For example, in order to avoid running some tests on Win32::
class TestEgSomePosixStuff:
disabled = sys.platform == 'win32'
def test_xxx(self):
...
testing for deprecated APIs
------------------------------
In your tests you can use ``py.test.deprecated_call(func, *args, **kwargs)``
to test that a particular function call triggers a DeprecationWarning.
This is useful for testing phasing out of old APIs in your projects.

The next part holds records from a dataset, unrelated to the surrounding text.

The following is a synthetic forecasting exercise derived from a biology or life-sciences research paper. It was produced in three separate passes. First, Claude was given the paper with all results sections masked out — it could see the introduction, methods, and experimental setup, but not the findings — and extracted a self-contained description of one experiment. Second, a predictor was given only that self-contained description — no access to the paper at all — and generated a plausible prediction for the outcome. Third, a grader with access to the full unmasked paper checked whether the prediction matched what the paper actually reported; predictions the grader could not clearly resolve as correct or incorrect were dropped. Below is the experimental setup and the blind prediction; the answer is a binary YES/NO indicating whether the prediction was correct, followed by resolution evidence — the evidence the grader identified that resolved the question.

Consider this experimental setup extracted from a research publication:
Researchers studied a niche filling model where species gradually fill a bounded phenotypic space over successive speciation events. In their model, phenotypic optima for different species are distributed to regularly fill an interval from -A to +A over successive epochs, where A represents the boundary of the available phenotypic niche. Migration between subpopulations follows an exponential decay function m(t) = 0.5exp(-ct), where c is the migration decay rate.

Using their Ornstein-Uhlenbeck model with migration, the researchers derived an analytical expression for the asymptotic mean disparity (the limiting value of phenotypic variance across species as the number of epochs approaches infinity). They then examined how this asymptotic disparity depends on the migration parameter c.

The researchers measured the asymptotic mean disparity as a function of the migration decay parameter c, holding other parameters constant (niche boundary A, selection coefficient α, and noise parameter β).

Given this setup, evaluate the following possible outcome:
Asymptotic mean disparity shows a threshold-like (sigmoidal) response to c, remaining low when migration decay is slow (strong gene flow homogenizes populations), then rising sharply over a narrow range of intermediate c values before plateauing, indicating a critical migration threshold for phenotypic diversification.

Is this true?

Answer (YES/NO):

Managing test state across test modules, classes and methods
------------------------------------------------------------
Often you want to create some files, database connections or other
state in order to run tests in a certain environment. With
``py.test`` there are three scopes for which you can provide hooks to
manage such state. Again, ``py.test`` will detect these hooks in
modules on a name basis. The following module-level hooks will
automatically be called by the session::
def setup_module(module):
""" setup up any state specific to the execution
of the given module.
"""
def teardown_module(module):
""" teardown any state that was previously setup
with a setup_module method.
"""
The following hooks are available for test classes::
def setup_class(cls):
""" setup up any state specific to the execution
of the given class (which usually contains tests).
"""
def teardown_class(cls):
""" teardown any state that was previously setup
with a call to setup_class.
"""
def setup_method(self, method):
""" setup up any state tied to the execution of the given
method in a class. setup_method is invoked for every
test method of a class.
"""
def teardown_method(self, method):
""" teardown any state that was previously setup
with a setup_method call.
"""
The last two hooks, ``setup_method`` and ``teardown_method``, are
equivalent to ``setUp`` and ``tearDown`` in the Python standard
library's ``unitest`` module.
All setup/teardown methods are optional. You could have a
``setup_module`` but no ``teardown_module`` and the other way round.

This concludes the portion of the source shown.